British scientists identified the substance that Skripal and his daughter were exposed to as part of the highly-lethal Novichok group of nerve agents developed by the Soviet military in the 1970s and 1980s.

Russia has denied any role in the poisoning and says Britain is whipping up anti-Russian hysteria.

First developed in the former Soviet Union in the 1970s and 1980s, Novichok, or “newcomer”, is a series of highly toxic nerve agents with a slightly different chemical composition than the more commonly known VX and sarin poisons.

Novichok agents are believed to be five to 10 times more lethal, although there are no known previous uses. Moscow is not believed to have ever declared Novichok or its ingredients to the Hague-based Organisation for the Prohibition of Chemical Weapons (OPCW), which oversees a treaty banning their use.

The chemical “causes a slowing of the heart and restriction of the airways, leading to death by asphyxiation”, said pharmacology expert Prof. Gary Stephens at the University of Reading. “One of the main reasons these agents are developed is because their component parts are not on the banned list.”


During the Cold War, Georgi Markov, a Bulgarian dissident, was killed with a poison-tipped umbrella. Markov, a writer, journalist and opponent of Bulgaria’s then communist leadership, died on Sept. 11, 1978 after someone fired a ricin-laced pellet into his leg on London’s Waterloo Bridge.

According to accounts of the incident, Markov, who defected to the West in 1969, was waiting for a bus when he felt a sharp sting in his thigh. A stranger fumbled behind him with an umbrella he had dropped and mumbled “sorry” before walking away.

Markov later died of what is believed to be ricin poisoning, for which there is no antidote. Dissidents accused the Soviet KGB of being behind the killing.


Ex-KGB agent Alexander Litvinenko, 43, died after drinking green tea laced with polonium-210, a rare and potent radioactive isotope, at London’s Millennium Hotel.

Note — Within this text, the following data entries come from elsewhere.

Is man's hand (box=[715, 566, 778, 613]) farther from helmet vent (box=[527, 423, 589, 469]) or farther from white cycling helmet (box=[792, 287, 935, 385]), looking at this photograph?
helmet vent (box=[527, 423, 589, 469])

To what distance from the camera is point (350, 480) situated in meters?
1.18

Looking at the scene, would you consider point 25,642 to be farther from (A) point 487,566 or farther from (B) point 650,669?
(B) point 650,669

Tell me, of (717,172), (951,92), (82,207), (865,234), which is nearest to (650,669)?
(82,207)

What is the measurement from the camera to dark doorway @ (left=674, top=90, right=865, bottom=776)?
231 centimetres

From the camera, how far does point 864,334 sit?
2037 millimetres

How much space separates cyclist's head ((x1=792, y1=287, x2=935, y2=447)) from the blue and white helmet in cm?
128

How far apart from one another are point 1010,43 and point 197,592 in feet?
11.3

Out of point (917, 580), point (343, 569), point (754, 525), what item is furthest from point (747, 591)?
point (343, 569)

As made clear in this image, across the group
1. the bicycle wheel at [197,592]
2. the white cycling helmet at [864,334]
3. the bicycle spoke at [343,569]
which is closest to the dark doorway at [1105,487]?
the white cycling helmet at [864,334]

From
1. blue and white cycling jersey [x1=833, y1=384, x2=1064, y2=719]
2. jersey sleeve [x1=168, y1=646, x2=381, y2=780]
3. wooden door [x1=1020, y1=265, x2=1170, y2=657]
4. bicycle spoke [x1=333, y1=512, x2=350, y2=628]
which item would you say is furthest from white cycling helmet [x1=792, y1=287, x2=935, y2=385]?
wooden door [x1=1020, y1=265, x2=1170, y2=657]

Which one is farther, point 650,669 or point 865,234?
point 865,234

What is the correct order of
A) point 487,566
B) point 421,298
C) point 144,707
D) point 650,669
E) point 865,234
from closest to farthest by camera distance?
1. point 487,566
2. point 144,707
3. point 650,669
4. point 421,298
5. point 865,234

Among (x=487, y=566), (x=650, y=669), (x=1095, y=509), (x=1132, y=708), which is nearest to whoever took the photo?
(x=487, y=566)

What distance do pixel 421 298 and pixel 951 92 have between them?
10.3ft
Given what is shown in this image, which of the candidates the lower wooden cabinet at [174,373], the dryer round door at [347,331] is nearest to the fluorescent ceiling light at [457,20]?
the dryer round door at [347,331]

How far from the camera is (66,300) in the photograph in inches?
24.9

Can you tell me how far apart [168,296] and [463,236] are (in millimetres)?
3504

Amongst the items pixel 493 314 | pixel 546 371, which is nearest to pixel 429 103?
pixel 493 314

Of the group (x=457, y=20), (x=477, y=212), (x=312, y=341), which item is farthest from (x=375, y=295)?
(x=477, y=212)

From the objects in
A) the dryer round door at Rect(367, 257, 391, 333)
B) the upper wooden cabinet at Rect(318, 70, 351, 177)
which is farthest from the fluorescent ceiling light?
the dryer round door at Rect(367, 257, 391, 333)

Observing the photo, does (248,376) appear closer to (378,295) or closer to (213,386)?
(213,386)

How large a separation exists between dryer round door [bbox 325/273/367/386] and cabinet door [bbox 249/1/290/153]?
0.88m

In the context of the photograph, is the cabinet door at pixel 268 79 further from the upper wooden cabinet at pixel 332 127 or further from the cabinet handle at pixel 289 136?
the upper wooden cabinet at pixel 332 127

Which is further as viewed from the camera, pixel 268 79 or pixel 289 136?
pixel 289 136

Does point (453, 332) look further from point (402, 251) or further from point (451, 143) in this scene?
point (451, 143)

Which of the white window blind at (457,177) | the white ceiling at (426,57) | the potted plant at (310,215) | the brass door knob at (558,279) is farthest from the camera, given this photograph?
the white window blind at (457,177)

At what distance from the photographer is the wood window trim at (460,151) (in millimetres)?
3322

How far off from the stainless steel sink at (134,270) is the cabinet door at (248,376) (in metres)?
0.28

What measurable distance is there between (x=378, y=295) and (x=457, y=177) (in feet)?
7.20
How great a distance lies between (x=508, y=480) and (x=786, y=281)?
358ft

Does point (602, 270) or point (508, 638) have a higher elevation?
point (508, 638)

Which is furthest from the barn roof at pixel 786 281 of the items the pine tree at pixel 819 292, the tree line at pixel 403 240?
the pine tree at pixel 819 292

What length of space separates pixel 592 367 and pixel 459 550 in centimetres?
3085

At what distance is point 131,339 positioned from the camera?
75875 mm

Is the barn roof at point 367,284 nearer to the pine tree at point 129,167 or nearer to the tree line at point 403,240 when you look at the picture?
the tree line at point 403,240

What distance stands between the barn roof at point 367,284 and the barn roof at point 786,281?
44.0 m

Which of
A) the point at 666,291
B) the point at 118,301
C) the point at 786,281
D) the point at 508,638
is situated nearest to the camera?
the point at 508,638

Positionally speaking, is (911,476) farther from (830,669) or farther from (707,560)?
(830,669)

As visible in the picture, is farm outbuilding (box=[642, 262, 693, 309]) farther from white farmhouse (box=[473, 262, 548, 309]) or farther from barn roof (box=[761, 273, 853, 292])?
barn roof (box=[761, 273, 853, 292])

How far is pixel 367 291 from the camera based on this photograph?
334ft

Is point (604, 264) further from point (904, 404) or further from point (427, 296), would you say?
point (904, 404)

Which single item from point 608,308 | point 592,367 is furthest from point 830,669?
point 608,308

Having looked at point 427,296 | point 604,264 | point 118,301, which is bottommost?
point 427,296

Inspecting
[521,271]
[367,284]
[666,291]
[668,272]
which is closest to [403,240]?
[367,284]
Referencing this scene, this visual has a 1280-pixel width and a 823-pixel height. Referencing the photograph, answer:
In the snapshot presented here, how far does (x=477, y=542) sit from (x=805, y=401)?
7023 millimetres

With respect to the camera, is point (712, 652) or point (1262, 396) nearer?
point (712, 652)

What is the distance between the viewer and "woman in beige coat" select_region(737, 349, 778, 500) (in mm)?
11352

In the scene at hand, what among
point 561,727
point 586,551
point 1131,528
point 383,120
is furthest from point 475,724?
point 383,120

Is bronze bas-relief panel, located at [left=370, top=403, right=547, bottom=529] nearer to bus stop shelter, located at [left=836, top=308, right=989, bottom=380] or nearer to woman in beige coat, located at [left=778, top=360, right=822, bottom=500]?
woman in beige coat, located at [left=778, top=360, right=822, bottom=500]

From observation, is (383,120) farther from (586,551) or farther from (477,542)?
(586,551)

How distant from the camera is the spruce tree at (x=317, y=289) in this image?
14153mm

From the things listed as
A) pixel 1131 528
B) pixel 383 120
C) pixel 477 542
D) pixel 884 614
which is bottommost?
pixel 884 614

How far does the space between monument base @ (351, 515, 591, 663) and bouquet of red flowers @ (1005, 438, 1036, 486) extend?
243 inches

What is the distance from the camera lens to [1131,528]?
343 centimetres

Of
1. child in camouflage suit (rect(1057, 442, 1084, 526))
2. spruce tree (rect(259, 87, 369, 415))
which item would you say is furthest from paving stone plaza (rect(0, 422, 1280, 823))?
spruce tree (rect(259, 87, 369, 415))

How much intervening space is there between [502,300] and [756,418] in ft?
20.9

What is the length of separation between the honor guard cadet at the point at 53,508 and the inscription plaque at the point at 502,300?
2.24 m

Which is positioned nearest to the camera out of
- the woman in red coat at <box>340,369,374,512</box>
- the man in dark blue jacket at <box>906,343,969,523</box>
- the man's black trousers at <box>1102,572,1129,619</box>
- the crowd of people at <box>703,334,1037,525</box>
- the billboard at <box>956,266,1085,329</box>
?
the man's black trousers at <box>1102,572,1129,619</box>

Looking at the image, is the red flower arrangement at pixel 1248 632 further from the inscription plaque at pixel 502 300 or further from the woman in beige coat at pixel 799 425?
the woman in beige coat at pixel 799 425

Russian President Vladimir Putin probably approved the killing, a British inquiry concluded in 2016. The Kremlin has denied involvement.

An inquiry led by a senior British judge found that former KGB bodyguard Andrei Lugovoy and another Russian, Dmitry Kovtun, carried out the killing as part of an operation that he said was probably directed by Russia’s Federal Security Service (FSB), the main heir to the Soviet-era KGB.

An outspoken critic of Putin, Litvinenko fled Russia for Britain six years to the day before he was poisoned.


Alexander Perepilichny, a 44-year-old Russian, was found dead near his luxury home on an exclusive gated estate outside London after he had been out jogging in November 2012.

Perepilichny had sought refuge in Britain in 2009 after helping a Swiss investigation into a Russian money-laundering scheme. His sudden death raised suggestions that he might have been murdered.

British police ruled out foul play despite suspicions he might have been murdered with a rare poison. An inquest into his death has yet to give a definitive conclusion as to how he died.

A pre-inquest hearing heard that traces of a rare and deadly poison from the gelsemium plant had been found in his stomach.

Perepilichny had enjoyed a large bowl of soup containing sorrel, a popular Russian dish. Russia denied involvement.


Viktor Yushchenko, then a Ukrainian opposition leader, was poisoned during the campaign for the 2004 presidential election in which he stood on a pro-western ticket against the current Prime Minister Viktor Yanukovich.

He was poisoned with 1,000 times more dioxin than is normally present in the human body. His face and body were disfigured by the poisoning and he had dozens of operations in the aftermath.

Yushchenko subsequently won the presidency in a re-run poll after Ukraine’s Supreme Court, amid street protests dubbed the “Orange Revolution”, struck down the results of a first vote that gave victory to a pro-Moscow candidate.

He said he was poisoned while having dinner outside Kiev with officials from the Ukrainian security services. Russia denied any involvement.


Vladimir Kara-Murza, a Russian opposition activist, says he believes attempts were made to poison him in 2015 and 2017. A German laboratory later found elevated levels of mercury, copper, manganese and zinc in him, according to medical reports seen by Reuters. Moscow denied involvement.